Timothygh71 we have very similar problems I'm curious to know what fixed yours


----------



## warren (Jul 23, 2015)

Hi folks... I also have a 1953 Jubi with somewhat of the same issues just not nearly as bad. Over the course of the last couple of years my three point started jumping on me however she has no problem lifting our 7ft bush hog. The only concern of mine is the wear and tear that this could be doing to the linkage and what-not. I just changed the hydraulic fluid yesterday and haven't had much of a chance to try it out but I will say it seems to lift a lot smoother and faster. The fluid looked black... not good. Anyway, I totally agree with BigT on getting I&T manual. It's full of everything you need to know about NAA tractors. The Ford part number is FO19. My manual is copyrighted 1992 so I'm sure they are still out there... in fact I'm fairly sure I saw one at the Tilton, NH Tractor Supply last year. Look around and good luck.


----------



## dude_miller (Feb 22, 2016)

Got my shop manual. Hoping to work on it today. In the process of cleaning the old fluid out.


----------



## dude_miller (Feb 22, 2016)

Wow. Got into it pretty deep. Found the relief valve and back flow valve. Going to replace both. The adjustments that the book talks about seem very important. I have a lot of play in the parts which the book talks about making sure they are right. Working on the


----------



## dude_miller (Feb 22, 2016)

Raise/lower lever. Have some problems getting it apart.


----------



## dude_miller (Feb 22, 2016)

Warren. We were having the same problems before everything quit


----------



## warren (Jul 23, 2015)

I know, I know dude miller... haven't had a chance to attack the hydraulics yet but I will do asap. It always seems to be the same thing... time and MONEY... much more of the latter. Working on an ignition problem now with the coil and hopefully, (thanks to member HarveyW), by tomorrow I'll have that figured out. Don't forget to keep track of where everything goes and mark the positions of what-nots with a grease pencil... it will save you time in the end and tell you how bad it actually was. Let me know...
Warren


----------



## dude_miller (Feb 22, 2016)

Thanks Warren.


----------



## dude_miller (Feb 22, 2016)

Where is the best place to find the valve parts and other items for the hydraulics?


----------



## dude_miller (Feb 22, 2016)

Replaced the system relief valve, safety valve on the cylinder assembly, piston o-ring and backup seal. Still haven't replaced the back pressure valve. 
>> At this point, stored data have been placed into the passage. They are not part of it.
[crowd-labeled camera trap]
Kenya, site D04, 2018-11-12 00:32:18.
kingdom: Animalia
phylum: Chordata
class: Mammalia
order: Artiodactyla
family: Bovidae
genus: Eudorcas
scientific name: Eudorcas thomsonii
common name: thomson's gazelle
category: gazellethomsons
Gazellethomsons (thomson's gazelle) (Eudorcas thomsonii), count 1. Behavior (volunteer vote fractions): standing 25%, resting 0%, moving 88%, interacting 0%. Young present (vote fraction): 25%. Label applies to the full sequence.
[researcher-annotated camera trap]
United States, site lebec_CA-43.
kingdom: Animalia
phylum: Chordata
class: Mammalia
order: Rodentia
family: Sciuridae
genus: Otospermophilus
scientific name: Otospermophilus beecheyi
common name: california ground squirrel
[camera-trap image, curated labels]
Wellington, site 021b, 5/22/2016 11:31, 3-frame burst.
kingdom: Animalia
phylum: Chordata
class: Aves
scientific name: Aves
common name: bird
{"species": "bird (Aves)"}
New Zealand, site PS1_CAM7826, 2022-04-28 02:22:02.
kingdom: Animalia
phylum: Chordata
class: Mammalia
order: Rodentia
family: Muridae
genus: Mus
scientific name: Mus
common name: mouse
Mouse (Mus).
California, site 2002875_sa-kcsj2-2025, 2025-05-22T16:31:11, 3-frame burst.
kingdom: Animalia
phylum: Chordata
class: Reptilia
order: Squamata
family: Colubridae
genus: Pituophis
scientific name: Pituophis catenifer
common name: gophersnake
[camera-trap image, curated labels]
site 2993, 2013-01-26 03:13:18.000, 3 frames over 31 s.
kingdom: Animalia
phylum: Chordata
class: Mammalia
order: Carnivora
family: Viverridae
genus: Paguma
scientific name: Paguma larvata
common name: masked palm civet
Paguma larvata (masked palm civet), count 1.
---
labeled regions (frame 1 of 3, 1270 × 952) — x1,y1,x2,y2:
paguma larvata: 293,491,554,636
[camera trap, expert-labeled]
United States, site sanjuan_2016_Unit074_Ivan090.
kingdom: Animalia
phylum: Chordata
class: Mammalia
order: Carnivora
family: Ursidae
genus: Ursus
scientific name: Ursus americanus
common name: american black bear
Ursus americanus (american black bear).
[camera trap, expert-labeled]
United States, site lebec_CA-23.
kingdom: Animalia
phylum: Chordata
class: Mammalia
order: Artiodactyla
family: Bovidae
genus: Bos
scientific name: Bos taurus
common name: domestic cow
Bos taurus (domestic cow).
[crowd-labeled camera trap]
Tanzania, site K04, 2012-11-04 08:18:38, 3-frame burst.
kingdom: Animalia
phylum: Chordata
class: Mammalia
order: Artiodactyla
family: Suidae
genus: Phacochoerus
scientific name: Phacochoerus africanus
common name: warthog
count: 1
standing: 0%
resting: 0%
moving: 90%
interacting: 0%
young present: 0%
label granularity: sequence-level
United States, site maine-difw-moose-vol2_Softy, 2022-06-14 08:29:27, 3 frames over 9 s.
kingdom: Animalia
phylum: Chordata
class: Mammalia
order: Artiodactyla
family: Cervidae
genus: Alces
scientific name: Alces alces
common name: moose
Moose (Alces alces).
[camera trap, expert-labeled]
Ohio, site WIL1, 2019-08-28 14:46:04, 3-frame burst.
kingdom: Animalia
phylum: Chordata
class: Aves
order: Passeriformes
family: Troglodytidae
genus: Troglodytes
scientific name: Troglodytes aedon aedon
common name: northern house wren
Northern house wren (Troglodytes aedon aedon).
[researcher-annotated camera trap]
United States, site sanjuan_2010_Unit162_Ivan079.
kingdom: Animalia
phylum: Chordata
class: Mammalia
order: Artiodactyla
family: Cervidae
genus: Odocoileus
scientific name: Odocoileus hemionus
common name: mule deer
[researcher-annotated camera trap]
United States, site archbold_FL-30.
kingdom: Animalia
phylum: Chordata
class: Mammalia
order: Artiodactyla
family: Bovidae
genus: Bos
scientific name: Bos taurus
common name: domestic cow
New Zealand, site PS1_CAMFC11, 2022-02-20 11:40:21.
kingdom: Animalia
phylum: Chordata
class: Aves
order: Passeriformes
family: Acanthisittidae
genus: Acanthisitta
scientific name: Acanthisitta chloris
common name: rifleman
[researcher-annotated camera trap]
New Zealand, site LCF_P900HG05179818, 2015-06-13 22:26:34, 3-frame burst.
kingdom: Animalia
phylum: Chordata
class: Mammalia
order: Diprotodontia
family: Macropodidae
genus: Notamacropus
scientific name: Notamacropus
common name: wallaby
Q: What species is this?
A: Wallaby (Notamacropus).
Still no power. But it is functioning. 

New fluid as well.


----------



## dude_miller (Feb 22, 2016)

Problem solved. Back Pressure valve


----------



## W.sweet (Mar 18, 2018)

dude_miller said:


> Problem solved. Back Pressure valve


What are you calling the back pressure valve.


----------



## PJ161 (Sep 12, 2016)

dude_miller said:


> Where is the best place to find the valve parts and other items for the hydraulics?


*Check with your local New Holland dealer, they should have some parts for the old Fords. If not, find an old NH dealer that was in business when NH took over. I rebuilt the engine in the old 641 I have getting all the internals from a NH dealer. PJ*


----------